→ **READING PASSAGE**:
______

During World War II, he commanded the U.S. Army Security Agency in Arlington, Virginia. He was acting chief of the Postal and Wire Censor from June 17, 1941, to January 8, 1942. He then served as chief postal censor from January 9, 1942, to January 31, 1943. From the beginning of the war, he initiated and supervised the censorship of telegraph and telephone communications. After declaration of war against Germany and Italy, he supervised the censorship of international mail. Following his appointment as chief, he organized and established censorship liaison with Canada, Cuba, Central and South America. He helped establish postal censorship policy for finance, publications, trade and economic intelligence. He helped plan the establishment of the Censorship Film Board of Review, traveller censorship and the examining of mail of prisoners of war. He helped implement and manage war-time postal censorship. He also served as signal officer of the continental base section of U.S. forces in the European theater. On February 1, 1943, Corderman, then a colonel, became commanding officer of the Arlington Hall Station of the War Department in Arlington.

Corderman was promoted to brigadier general in June 1945. From September 15, 1945, to March 31, 1946, he was Chief of the U.S. Army Security Agency. In 1948, he was assistant director of communications for the Alaskan command and became chief of staff of the command in 1949. Corderman was promoted to the rank of Major General on July 1, 1951. He also served as assistant secretary of the Army and as commander of the Procurement Agency and Signal Supply Agency in Philadelphia. In May 1955, he became the chief signal officer of the Army and was chief of the Engineering and Technical Division (later the Research and Development Division) at Fort Monmouth. On July 1, 1957, he took over as head of Fort Monmouth, succeeding Victor A. Conrad. He retired in August 1958 from his post. In November 1945, he was a recipient of the Distinguished Service Medal. He also received the Legion of Merit and the Order of the British Empire.

______

→ **INPUT DATA**:
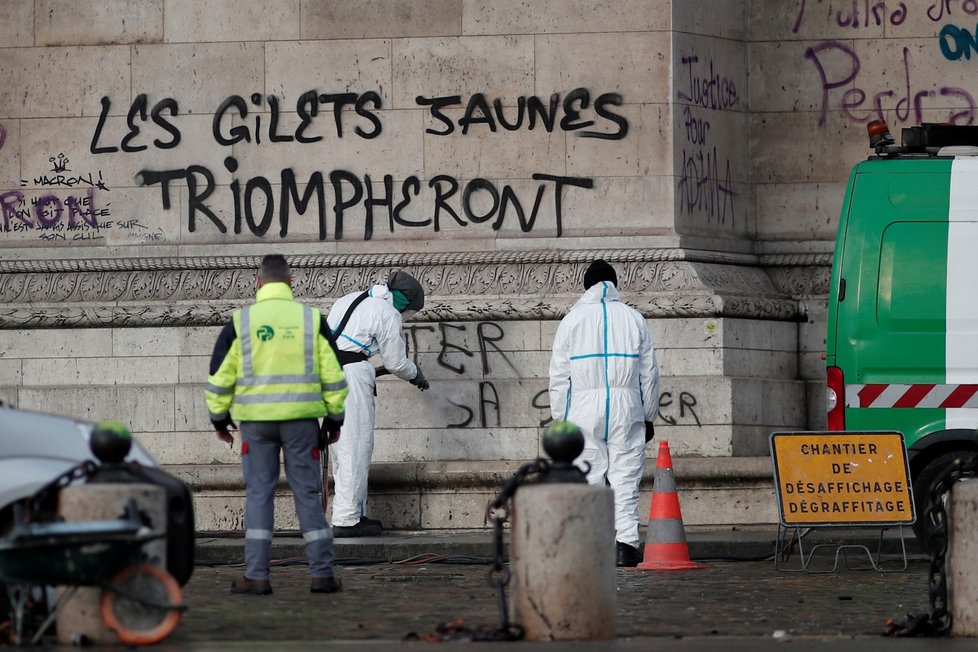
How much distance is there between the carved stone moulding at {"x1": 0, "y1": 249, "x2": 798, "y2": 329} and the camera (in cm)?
1514

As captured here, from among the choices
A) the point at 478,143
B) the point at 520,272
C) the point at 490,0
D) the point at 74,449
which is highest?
the point at 490,0

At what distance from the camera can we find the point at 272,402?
10.4 meters

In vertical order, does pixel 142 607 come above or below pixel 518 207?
below

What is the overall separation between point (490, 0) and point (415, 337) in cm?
254

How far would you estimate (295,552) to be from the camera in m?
13.4

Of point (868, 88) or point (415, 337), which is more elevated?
point (868, 88)

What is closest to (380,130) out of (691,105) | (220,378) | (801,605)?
(691,105)

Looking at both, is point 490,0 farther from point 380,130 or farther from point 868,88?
point 868,88

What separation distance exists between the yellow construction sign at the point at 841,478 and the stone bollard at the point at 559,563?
13.6ft

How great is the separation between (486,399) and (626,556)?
285 centimetres

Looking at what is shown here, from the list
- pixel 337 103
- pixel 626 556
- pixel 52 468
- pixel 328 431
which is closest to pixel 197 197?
pixel 337 103

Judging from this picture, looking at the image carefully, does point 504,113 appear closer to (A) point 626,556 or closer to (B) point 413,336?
(B) point 413,336

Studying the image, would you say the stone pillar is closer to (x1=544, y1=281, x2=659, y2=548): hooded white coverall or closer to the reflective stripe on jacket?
the reflective stripe on jacket

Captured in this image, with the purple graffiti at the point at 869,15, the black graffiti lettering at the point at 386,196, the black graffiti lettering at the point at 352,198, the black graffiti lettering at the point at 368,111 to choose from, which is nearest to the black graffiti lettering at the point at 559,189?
the black graffiti lettering at the point at 352,198
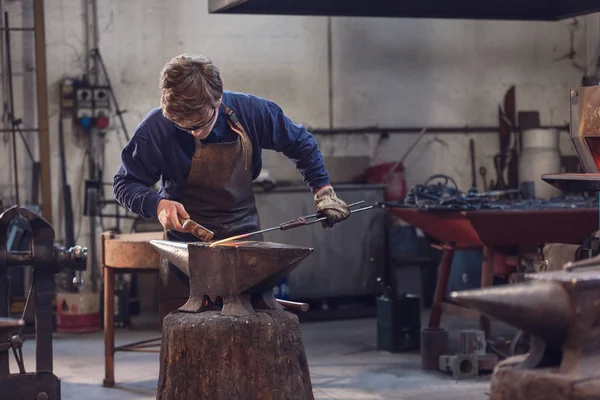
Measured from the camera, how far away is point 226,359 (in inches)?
106

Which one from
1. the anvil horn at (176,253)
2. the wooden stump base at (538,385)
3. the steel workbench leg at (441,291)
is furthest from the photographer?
the steel workbench leg at (441,291)

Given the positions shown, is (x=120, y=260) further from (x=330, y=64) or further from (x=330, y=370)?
(x=330, y=64)

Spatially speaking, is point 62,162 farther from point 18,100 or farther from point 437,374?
point 437,374

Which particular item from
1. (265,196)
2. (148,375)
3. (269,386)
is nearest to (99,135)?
(265,196)

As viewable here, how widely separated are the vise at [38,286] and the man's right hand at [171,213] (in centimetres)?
72

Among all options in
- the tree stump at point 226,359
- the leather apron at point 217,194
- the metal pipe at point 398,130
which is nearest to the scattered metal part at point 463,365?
the leather apron at point 217,194

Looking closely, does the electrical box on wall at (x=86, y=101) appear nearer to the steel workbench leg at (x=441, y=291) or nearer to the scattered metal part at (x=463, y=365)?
the steel workbench leg at (x=441, y=291)

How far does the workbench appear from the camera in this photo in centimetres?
478

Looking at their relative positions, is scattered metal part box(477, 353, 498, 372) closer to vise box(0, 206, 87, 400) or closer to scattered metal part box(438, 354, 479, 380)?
scattered metal part box(438, 354, 479, 380)

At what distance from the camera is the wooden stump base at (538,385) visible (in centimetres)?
158

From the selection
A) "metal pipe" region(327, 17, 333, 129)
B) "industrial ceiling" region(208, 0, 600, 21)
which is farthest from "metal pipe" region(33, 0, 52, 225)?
"metal pipe" region(327, 17, 333, 129)

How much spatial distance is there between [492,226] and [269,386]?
239cm

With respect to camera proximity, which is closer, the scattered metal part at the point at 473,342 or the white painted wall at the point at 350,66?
the scattered metal part at the point at 473,342

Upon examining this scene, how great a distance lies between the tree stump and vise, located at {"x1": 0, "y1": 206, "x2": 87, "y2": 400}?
1.02 m
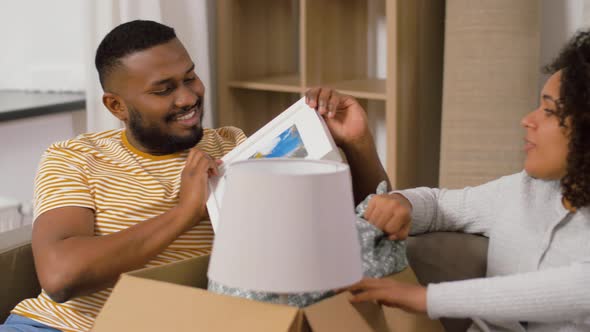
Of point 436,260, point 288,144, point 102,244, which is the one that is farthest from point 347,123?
point 102,244

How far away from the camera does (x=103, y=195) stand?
1.56 meters

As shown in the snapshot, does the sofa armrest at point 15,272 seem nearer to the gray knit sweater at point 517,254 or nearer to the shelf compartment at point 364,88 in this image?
Answer: the gray knit sweater at point 517,254

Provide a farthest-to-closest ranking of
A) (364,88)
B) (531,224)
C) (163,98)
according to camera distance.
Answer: (364,88), (163,98), (531,224)

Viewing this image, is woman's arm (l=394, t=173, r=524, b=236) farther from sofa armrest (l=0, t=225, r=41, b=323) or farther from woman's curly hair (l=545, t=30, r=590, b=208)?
sofa armrest (l=0, t=225, r=41, b=323)

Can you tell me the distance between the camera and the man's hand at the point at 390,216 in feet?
4.20

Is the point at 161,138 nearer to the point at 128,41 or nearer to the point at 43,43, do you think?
the point at 128,41

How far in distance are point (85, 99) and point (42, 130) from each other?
171mm

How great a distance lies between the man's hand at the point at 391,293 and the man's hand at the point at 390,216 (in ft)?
0.47

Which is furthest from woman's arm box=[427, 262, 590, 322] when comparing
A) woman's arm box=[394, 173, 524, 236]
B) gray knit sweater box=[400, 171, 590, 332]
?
woman's arm box=[394, 173, 524, 236]

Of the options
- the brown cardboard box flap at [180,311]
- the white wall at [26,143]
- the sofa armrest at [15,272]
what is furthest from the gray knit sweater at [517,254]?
the white wall at [26,143]

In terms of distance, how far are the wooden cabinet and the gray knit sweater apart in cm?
83

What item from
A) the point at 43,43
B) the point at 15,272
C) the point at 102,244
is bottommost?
the point at 15,272

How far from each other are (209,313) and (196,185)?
0.45 m

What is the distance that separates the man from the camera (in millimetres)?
1423
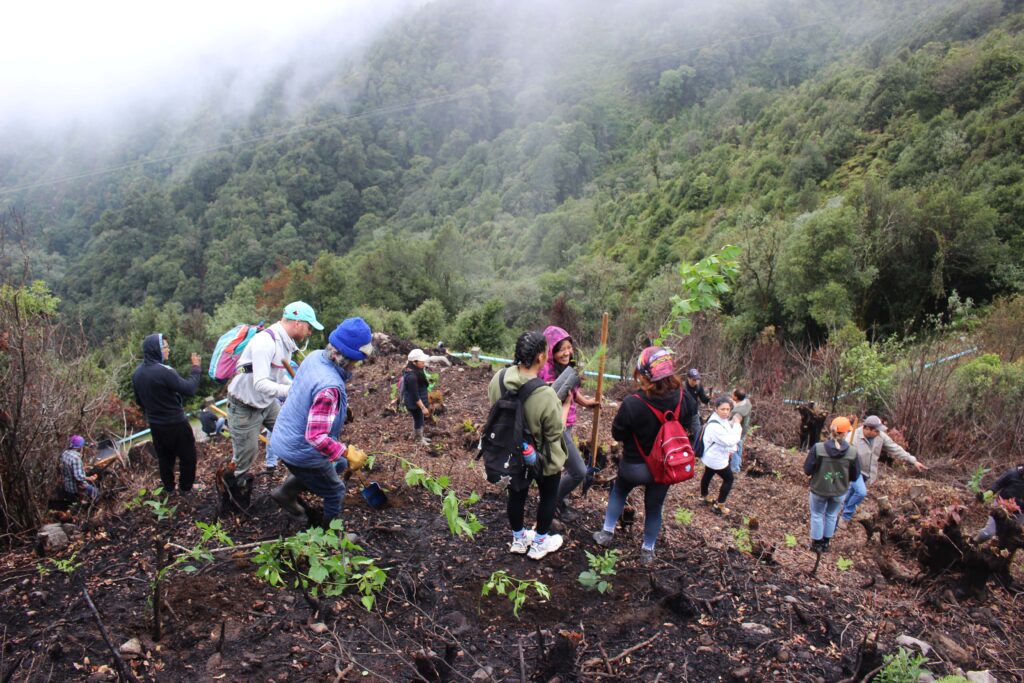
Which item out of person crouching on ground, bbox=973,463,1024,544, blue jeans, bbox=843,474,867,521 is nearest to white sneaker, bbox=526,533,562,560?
blue jeans, bbox=843,474,867,521

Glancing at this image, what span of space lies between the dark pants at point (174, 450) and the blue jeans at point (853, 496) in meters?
5.84

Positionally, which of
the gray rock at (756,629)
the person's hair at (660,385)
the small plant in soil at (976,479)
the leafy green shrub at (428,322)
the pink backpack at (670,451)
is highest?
the person's hair at (660,385)

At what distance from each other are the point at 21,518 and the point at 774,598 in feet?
17.6

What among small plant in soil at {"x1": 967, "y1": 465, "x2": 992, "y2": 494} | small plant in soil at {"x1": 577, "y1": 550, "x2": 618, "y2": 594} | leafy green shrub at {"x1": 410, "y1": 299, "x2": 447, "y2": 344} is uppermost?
small plant in soil at {"x1": 577, "y1": 550, "x2": 618, "y2": 594}

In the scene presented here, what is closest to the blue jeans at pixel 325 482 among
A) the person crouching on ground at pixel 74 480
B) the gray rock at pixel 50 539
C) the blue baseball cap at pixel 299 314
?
the blue baseball cap at pixel 299 314

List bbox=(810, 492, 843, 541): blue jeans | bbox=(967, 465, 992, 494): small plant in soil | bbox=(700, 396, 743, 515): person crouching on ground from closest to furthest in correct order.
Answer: bbox=(810, 492, 843, 541): blue jeans < bbox=(700, 396, 743, 515): person crouching on ground < bbox=(967, 465, 992, 494): small plant in soil

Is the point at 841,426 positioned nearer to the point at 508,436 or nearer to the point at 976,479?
the point at 508,436

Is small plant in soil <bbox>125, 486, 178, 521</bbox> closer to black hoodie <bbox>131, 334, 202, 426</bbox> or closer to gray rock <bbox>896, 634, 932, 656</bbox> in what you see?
black hoodie <bbox>131, 334, 202, 426</bbox>

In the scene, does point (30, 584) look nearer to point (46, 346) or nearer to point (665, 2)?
point (46, 346)

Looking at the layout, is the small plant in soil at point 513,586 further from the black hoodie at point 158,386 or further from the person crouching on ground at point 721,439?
the person crouching on ground at point 721,439

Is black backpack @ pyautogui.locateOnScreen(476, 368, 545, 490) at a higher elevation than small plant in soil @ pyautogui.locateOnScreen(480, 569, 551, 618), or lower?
higher

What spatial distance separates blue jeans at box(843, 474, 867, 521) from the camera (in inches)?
217

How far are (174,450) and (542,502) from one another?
3.09 metres

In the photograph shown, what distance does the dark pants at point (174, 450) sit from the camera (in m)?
4.52
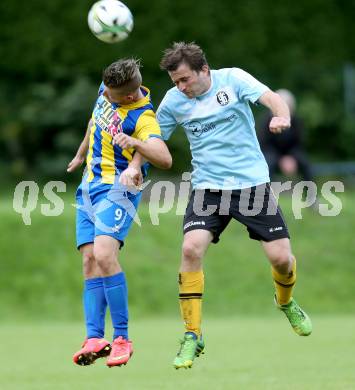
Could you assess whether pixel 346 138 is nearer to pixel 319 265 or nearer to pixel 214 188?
pixel 319 265

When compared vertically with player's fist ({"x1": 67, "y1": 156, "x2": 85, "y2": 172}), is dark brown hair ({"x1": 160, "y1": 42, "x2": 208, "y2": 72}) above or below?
above

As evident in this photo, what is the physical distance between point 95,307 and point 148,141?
131 cm

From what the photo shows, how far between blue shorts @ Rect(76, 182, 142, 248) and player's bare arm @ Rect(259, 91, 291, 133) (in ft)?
3.98

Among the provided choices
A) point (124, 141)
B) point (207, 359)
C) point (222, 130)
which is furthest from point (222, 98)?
point (207, 359)

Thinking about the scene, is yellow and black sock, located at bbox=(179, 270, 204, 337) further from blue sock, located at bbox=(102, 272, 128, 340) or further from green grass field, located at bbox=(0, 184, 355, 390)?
green grass field, located at bbox=(0, 184, 355, 390)

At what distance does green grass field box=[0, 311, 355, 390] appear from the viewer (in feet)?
27.1

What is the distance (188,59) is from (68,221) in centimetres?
954

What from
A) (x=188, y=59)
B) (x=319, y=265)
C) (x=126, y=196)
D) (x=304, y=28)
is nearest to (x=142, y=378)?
(x=126, y=196)

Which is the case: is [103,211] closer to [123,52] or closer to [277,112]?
[277,112]

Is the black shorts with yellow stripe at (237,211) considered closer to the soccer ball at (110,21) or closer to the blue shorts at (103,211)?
the blue shorts at (103,211)

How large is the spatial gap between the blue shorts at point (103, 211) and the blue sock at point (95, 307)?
327mm

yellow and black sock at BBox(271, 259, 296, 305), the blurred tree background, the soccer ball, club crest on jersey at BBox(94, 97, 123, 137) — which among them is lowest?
yellow and black sock at BBox(271, 259, 296, 305)

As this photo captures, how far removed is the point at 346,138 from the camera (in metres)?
24.0

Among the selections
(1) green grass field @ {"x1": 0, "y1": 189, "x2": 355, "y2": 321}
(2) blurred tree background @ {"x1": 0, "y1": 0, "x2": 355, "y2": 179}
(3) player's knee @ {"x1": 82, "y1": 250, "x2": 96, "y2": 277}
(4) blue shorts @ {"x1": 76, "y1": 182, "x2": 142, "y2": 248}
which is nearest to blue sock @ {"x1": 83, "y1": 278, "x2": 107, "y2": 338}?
(3) player's knee @ {"x1": 82, "y1": 250, "x2": 96, "y2": 277}
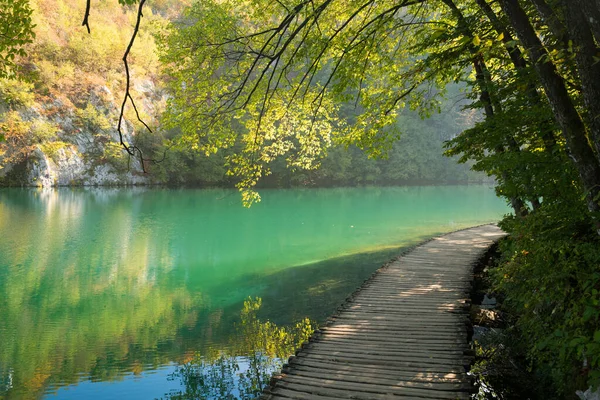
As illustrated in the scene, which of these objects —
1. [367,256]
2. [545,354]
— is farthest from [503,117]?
[367,256]

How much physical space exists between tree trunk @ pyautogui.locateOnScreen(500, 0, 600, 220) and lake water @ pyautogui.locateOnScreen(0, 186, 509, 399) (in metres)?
5.49

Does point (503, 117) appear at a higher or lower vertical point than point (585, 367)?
higher

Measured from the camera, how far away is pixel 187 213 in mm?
29562

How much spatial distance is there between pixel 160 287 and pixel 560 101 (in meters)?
11.6

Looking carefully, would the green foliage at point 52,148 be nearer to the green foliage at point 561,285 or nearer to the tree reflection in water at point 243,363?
the tree reflection in water at point 243,363

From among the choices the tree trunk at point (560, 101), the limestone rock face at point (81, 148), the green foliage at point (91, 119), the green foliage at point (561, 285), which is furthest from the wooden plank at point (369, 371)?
the green foliage at point (91, 119)

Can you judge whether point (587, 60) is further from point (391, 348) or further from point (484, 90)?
point (484, 90)

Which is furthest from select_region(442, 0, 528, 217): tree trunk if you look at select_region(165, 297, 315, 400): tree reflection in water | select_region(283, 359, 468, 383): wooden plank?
select_region(165, 297, 315, 400): tree reflection in water

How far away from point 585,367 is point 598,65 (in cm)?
309

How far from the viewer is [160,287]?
12.9 metres

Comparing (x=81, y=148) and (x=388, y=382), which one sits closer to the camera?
(x=388, y=382)

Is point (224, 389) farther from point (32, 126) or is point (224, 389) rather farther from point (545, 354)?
point (32, 126)

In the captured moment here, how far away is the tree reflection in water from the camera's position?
22.4 feet

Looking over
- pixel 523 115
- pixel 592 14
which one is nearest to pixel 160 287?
pixel 523 115
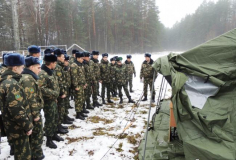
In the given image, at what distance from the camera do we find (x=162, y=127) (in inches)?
168

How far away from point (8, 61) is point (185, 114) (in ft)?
8.80

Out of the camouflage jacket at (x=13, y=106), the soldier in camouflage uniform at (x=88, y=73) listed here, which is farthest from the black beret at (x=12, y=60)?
the soldier in camouflage uniform at (x=88, y=73)

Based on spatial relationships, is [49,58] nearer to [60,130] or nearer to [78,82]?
[78,82]

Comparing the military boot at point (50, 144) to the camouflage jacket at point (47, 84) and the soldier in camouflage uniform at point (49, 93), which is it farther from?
the camouflage jacket at point (47, 84)

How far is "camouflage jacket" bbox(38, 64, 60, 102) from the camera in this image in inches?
130

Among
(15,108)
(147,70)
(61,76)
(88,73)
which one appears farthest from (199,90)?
(147,70)

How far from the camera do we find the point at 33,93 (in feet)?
8.75

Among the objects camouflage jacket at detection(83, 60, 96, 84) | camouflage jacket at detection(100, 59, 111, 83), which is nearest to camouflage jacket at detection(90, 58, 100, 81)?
camouflage jacket at detection(100, 59, 111, 83)

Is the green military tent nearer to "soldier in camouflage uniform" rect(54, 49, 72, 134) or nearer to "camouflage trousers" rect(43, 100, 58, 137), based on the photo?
"camouflage trousers" rect(43, 100, 58, 137)

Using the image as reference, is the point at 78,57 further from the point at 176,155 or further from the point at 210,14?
the point at 210,14

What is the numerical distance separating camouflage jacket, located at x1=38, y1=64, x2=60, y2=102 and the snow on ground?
1113mm

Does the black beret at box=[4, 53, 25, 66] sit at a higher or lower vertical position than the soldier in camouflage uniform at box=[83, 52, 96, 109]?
higher

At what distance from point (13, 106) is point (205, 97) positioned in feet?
9.54

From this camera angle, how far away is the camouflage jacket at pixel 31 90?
2.59 m
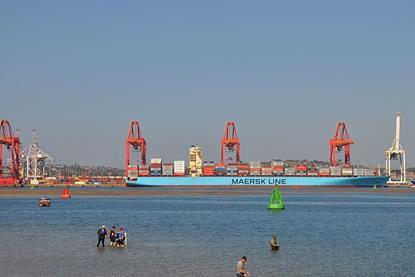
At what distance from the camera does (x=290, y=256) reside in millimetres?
49938

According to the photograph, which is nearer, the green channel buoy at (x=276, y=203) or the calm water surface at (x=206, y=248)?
the calm water surface at (x=206, y=248)

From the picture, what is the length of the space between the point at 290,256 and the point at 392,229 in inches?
1091

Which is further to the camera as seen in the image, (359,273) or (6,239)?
(6,239)

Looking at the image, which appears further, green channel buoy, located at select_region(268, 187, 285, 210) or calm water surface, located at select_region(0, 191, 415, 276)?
green channel buoy, located at select_region(268, 187, 285, 210)

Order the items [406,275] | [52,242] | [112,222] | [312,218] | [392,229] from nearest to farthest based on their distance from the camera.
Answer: [406,275] → [52,242] → [392,229] → [112,222] → [312,218]

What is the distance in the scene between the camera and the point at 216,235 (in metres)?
64.8

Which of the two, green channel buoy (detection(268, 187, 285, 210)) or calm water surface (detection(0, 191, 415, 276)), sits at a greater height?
green channel buoy (detection(268, 187, 285, 210))

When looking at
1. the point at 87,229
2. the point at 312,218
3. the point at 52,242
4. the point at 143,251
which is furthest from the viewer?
the point at 312,218

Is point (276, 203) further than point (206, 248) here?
Yes

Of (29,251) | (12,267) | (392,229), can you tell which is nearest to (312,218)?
(392,229)

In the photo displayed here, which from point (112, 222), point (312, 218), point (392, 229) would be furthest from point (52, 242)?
point (312, 218)

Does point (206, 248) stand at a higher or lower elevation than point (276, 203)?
lower

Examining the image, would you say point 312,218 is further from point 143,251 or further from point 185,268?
point 185,268

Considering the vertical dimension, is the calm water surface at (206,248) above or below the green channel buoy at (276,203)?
below
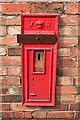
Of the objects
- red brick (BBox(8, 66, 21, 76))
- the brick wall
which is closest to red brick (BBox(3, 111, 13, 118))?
the brick wall

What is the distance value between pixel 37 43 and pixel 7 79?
0.57 metres

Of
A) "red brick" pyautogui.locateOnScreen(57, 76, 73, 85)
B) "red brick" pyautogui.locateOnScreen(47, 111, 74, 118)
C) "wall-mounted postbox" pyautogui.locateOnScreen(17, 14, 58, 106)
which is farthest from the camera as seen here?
"red brick" pyautogui.locateOnScreen(47, 111, 74, 118)

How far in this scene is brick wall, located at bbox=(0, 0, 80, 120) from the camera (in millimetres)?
2646

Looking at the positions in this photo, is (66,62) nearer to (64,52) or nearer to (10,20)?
(64,52)

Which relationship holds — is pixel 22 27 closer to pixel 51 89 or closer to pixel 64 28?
pixel 64 28

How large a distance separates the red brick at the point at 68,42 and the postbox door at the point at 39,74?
158mm

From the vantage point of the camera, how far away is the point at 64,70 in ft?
9.24

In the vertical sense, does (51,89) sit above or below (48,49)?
below

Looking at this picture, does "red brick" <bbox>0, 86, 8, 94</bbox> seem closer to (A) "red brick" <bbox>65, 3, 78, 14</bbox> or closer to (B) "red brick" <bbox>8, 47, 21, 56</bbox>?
(B) "red brick" <bbox>8, 47, 21, 56</bbox>

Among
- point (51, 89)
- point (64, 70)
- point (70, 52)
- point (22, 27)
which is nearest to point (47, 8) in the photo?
point (22, 27)

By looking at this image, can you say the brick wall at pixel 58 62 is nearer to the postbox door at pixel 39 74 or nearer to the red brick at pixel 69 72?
the red brick at pixel 69 72

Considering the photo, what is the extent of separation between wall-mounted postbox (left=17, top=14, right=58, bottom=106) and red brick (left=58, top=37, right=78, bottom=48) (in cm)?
9

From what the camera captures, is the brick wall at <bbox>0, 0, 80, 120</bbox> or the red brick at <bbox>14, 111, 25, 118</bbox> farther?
the red brick at <bbox>14, 111, 25, 118</bbox>

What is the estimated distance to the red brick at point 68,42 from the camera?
8.92 ft
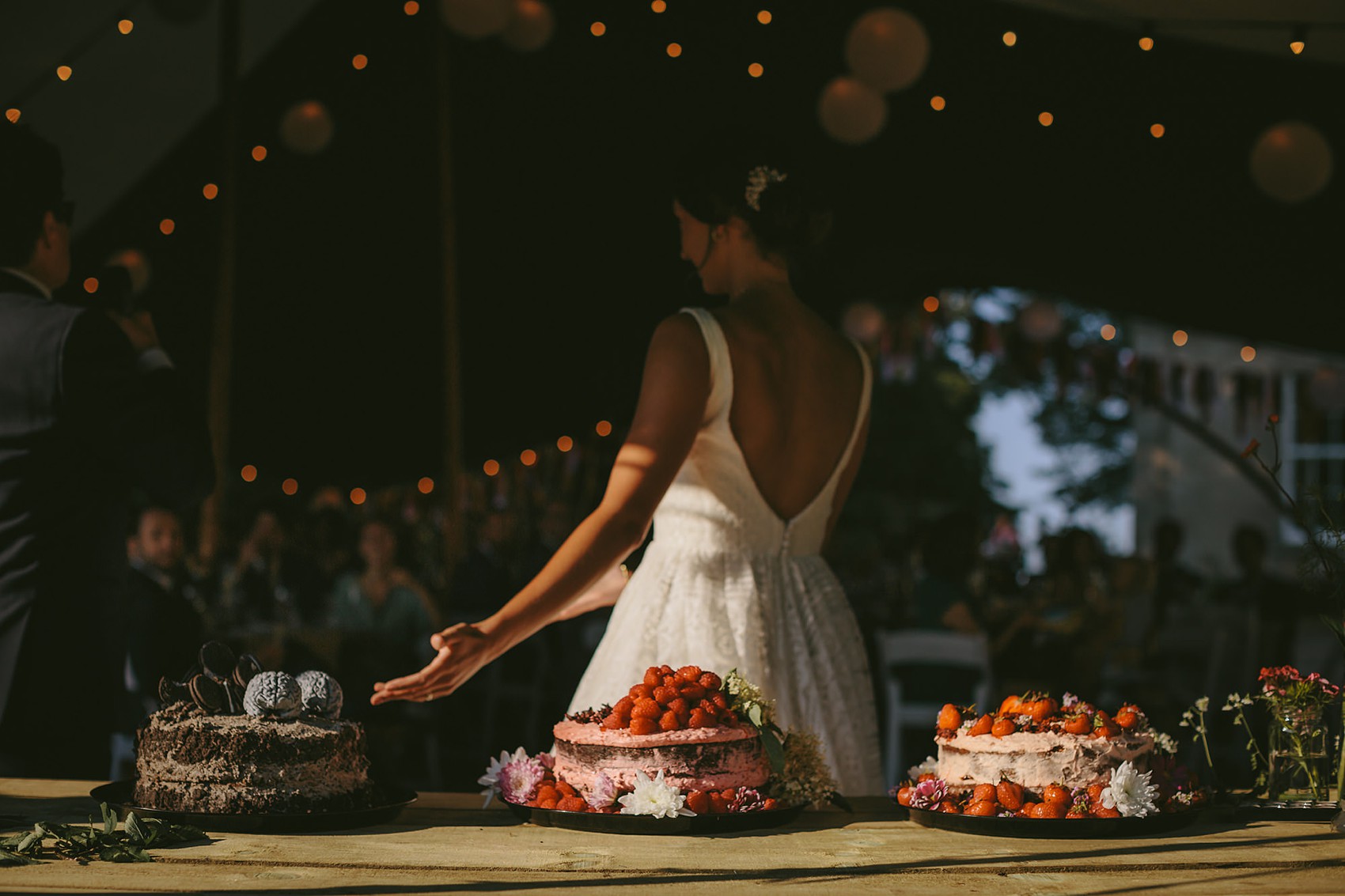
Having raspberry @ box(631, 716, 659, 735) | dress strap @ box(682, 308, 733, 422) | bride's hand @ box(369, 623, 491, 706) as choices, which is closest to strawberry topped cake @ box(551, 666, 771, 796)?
raspberry @ box(631, 716, 659, 735)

______

→ **TASK LIST**:
#1 Answer each question from the passage on Corderman's military career.
(a) On what date did Corderman become commanding officer of the Arlington Hall Station?
(b) Whom did he succeed as head of Fort Monmouth?
(c) When was he promoted to the rank of Major General?
#2 In the passage on Corderman's military career, rewrite the paragraph beginning "Corderman was promoted to brigadier general" as a bulleted list that keeps its main facts.
#3 Write the next part of the passage on Corderman's military career, starting after its final sentence.
The records were drawn from a different source than the passage on Corderman's military career.

→ **ANSWERS TO THIS EXERCISE**:
#1
(a) February 1, 1943
(b) Victor A. Conrad
(c) July 1, 1951

#2
- Promoted to brigadier general in June 1945
- Chief of the U.S. Army Security Agency, September 15, 1945, to March 31, 1946
- Assistant director of communications for the Alaskan command in 1948; chief of staff of that command in 1949
- Promoted to Major General on July 1, 1951
- Served as assistant secretary of the Army and commander of the Procurement Agency and Signal Supply Agency in Philadelphia
- Became chief signal officer of the Army in May 1955; chief of the Engineering and Technical Division (later the Research and Development Division) at Fort Monmouth
- Took over as head of Fort Monmouth on July 1, 1957, succeeding Victor A. Conrad
- Retired in August 1958
- Received the Distinguished Service Medal in November 1945, as well as the Legion of Merit and the Order of the British Empire

#3
While in New Jersey, he established the Brookdale Community College in Lincroft, New Jersey. He served as chairman of the board for eight years starting from its establishment. In 1958, Corderman became an executive with Litton Industries. In the early 1960s, he was vice president of its office in Washington, D.C. In 1964, he became president of the Retired Officers Association.

==Personal life==
On August 10, 1929, Corderman married Sarah Virginia Sandt, daughter of George M. Sandt, mayor of Red Bank. After their wedding, they moved to Red Bank. They had two sons and one daughter, Douglas G., David M. and Ginger. His son David also served in the Signal Corps. He lived in Washington, D.C., and Little Silver, New Jersey. In 1995, he moved to Fairfax, Virginia.

Corderman died from pneumonia on March 4, 1998, aged 93, at the Fairfax Retirement Community in Fort Belvoir, Virginia.

==Legacy==
Corderman is a member of the Military Intelligence Hall of Fame.